Schwalm/Stadtallendorf. Ende Mai vergangenen Jahres fiel Hauptmann Markus Matthes. Der 33-jährige Soldat des Division Spezielle Operationen in Stadtallendorf starb nach einem Sprengstoffanschlag während einer Patrouillenfahrt in der Nähe von Kundus in Afghanistan.

Sein Freund Robert Harting, Weltmeister im Diskuswerfen, widmete ihm seine in Südkorea gewonnene Goldmedaille, unter anderem im Gedenken an den Tod des jungen Soldaten wurde in Stadtallendorf jetzt ein Förderverein gegründet.

Grundsätzlich ist die Versorgung von Soldaten und Beamten im Soldaten- beziehungsweise Beamtenversorgungsgesetz gut geregelt, heißt es aus dem Divisionsstab in Stadtallendorf. Mit der Gründung des Fördervereins solle dazu jedoch eine zeitgemäße Ergänzung geleistet werden, die vor allem schnell und ohne bürokratische Hürden zur Wirkung kommt, wo die gesetzlichen Versorgungsleistungen nicht wirksam werden.

Unbürokratisch insbesondere auch dort, wo die Gesetzeslage an ihre Grenzen stößt, will der Verein aus Notlagen helfen. Im Blick ist dabei insbesondere die Unterstützung Hinterbliebener und besonders nahe stehenden Personen von im Einsatz gefallenen, tödlich verunglückten oder verwundeter Bundeswehrangehöriger. „Unser Förderverein ist dafür ausgelegt, Leid zu mildern“, so Brigadegeneral Volker Bescht, stellvertretend-er Kommandeur der Division Spezielle Operationen.

Direkter Kontakt

Mit der Gründung des Fördervereins solle darüber hinaus auch ein persönlicher Bezug hergestellt werden. Hier soll Hilfe ein Gesicht bekommen: Der Spender wird oft einen direkten Bezug zum Empfänger haben. Er nimmt unmittelbar Teil am Schicksal des Betroffenen und sieht wohin die Spenden fließen.

Die Division Spezielle Operationen (DSO) am Standort Stadtallendorf, befindet sich permanent mit Soldaten, Beamten oder auch Zivilangestellten im Auslandseinsatz der Bundeswehr.
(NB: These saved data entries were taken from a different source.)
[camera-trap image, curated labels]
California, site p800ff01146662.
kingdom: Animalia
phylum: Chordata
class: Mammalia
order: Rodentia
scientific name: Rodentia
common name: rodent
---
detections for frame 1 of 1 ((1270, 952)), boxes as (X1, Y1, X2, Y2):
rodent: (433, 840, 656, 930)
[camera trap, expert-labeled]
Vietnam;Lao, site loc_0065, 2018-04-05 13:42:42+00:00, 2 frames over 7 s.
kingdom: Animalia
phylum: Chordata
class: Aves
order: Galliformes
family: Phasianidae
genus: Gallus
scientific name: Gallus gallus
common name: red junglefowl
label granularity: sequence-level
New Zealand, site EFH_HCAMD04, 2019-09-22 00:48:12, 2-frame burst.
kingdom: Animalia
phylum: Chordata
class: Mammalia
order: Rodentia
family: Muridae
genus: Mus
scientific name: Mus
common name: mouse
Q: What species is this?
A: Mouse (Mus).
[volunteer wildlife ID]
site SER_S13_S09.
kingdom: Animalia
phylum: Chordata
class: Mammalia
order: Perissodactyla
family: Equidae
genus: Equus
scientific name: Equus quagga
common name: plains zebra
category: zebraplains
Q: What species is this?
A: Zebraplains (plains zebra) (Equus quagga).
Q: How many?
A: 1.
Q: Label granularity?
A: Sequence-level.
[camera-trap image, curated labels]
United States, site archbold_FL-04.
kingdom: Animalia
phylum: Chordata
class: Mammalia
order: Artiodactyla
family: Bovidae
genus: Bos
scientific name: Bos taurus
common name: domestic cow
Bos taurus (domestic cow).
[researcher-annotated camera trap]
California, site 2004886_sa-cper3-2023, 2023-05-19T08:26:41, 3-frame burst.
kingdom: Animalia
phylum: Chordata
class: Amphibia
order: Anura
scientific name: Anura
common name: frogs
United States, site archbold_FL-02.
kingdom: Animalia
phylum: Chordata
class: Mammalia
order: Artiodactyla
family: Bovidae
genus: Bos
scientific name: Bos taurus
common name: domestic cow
Dabei sind sie Gefahren und Risiken ausgesetzt, die nicht selten auch eine Gefährdung für Leib und Leben bedeuten sowie eine sehr hohe physische und psychische Belastung aller Beteiligten zur Folge haben können, erklärte der Divisionsstab.

Bereits 2013 wird die Division Spezielle Operationen erneut mit einem großen Kontingent am Afghanistan-Einsatz teilnehmen.

Der Förderverein Stab/Stabskompanie DSO wird dann vorbereitet sein, um im Ernstfall schnell und unbürokratisch Hilfe leisten zu können.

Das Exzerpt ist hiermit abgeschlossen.